Long melon (Cucumis melo var. utilissimus Duthie and Fuller), popularly known as “Kakri” or “Tar”, is a minor and underutilized cucurbitaceous vegetable crop having diploid chromosome number of 24 [1]. It is grown under tropical and subtropical regions of India and popular in countries like Turkey, Saudi Arabia, Egypt, and Pakistan. It is also called as Serpent melon, Yard long cucumber, Armenian cucumber and snake cucumber. After fruit set ovaries grow faster, producing hissing sound in the night hence called serpent melon. It is used as summer cool nutritive fruit and good alternate of cucumber in salad [2]. It can be grown as river bed crop of North Indian states of Uttar Pradesh, Punjab and Haryana during November-December [3].

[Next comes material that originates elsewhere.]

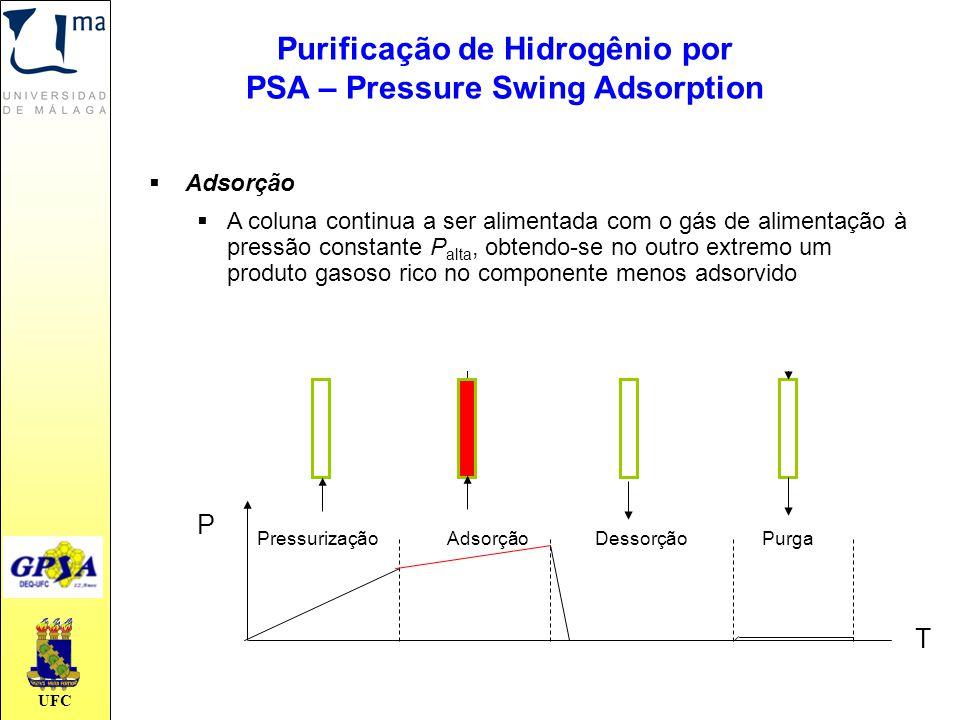 UFC PressurizaçãoAdsorçãoDessorçãoPurga T P  Adsorção  A coluna continua a ser alimentada com o gás de alimentação à pressão constante P alta, obten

Long melon is sensitive to frost and hot, cannot tolerate frost during winter season. Dry weather favours vegetative growth and fruit development. Optimum temperature for better fruit development is 24°C to 30°C. It can be grown in well drained loam and sandy loam soils having pH of 5.5 to 6.8. Plants are monoecism annual with yellow corolla, petals are united, and five in number and stamens are attached to calyx tubes with inferior ovary [4].

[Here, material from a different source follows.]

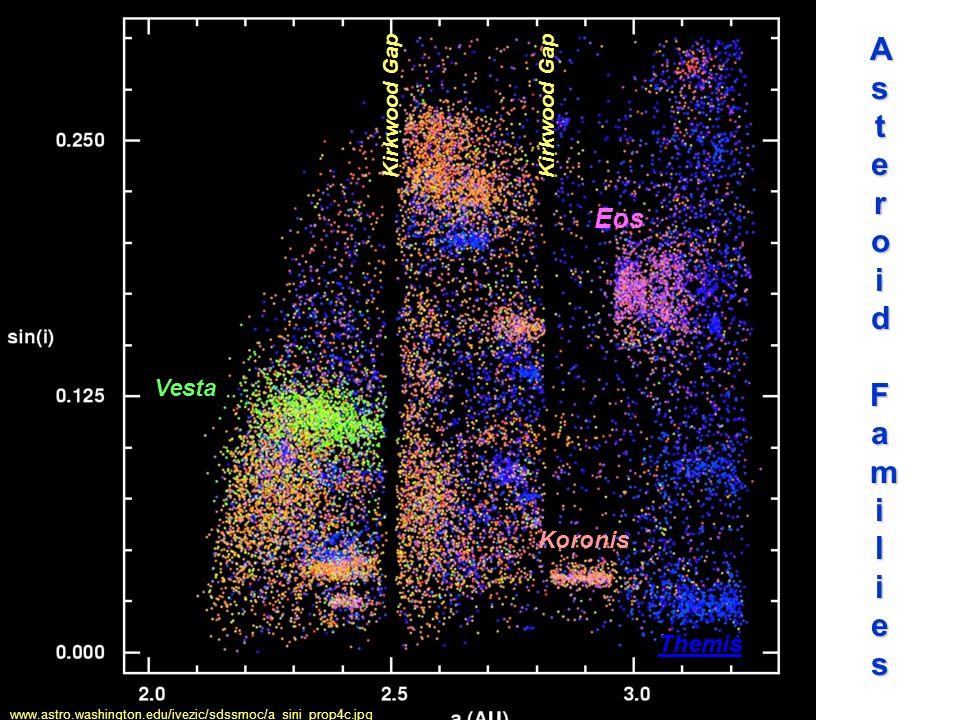 www.astro.washington.edu/ivezic/sdssmoc/a_sini_prop4c.jpg Vesta Eos Themis Koronis Kirkwood Gap A s t e r o i d F a m i l i e s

Long melon is minor and underutilized crop with plenty of health benefits but lack of suitable varieties and hybrids with desirable traits is one of the reasons for its ignorance. This necessitates the need of crop improvement work in this crop.

Materials and Methods

The research was undertaken at College of Horticulture, Tamaka, Kolar (Karnataka) India, during the Kharif 2020. The experimental material consisted of 60 F3 progenies of three cross combination viz., LM 3 × AS, LM 9 × AS and LM 15 × AS and laid out in a completely randomized block design with two replications. All the progenies seeds were sown as plant to progeny rows along with its parents (LM 3, LM 9, LM 15 and AS) and check (10 plants were planted per replication per genotype/progeny). Seedlings were raised in portrays and transplanted at 20 days age to the raised beds at spacing of 1.5 m × 0.75 m

Observations were recorded on five randomly selected plants from each progeny in each replication for 20 characters number of days to first germination, number of days to 50 per cent germination, days to first male flower anthesis, days to first female flower anthesis, days taken to 50 per cent female flowering, node at which first male flower appeared, node at which first female flower appeared, vine length (cm), days to first harvest, days to last harvest, sex ratio, duration of harvesting, number of fruits per vine, average fruit weight (g), fruit length (cm), fruit diameter (cm), fruit yield per vine (kg), water content (%), pericarp thickness (cm), shelf life (days) data was subjected to statistical analysis. Qualitative traits fruit colour, fruit shape and fruit surface was recorded by visual observations.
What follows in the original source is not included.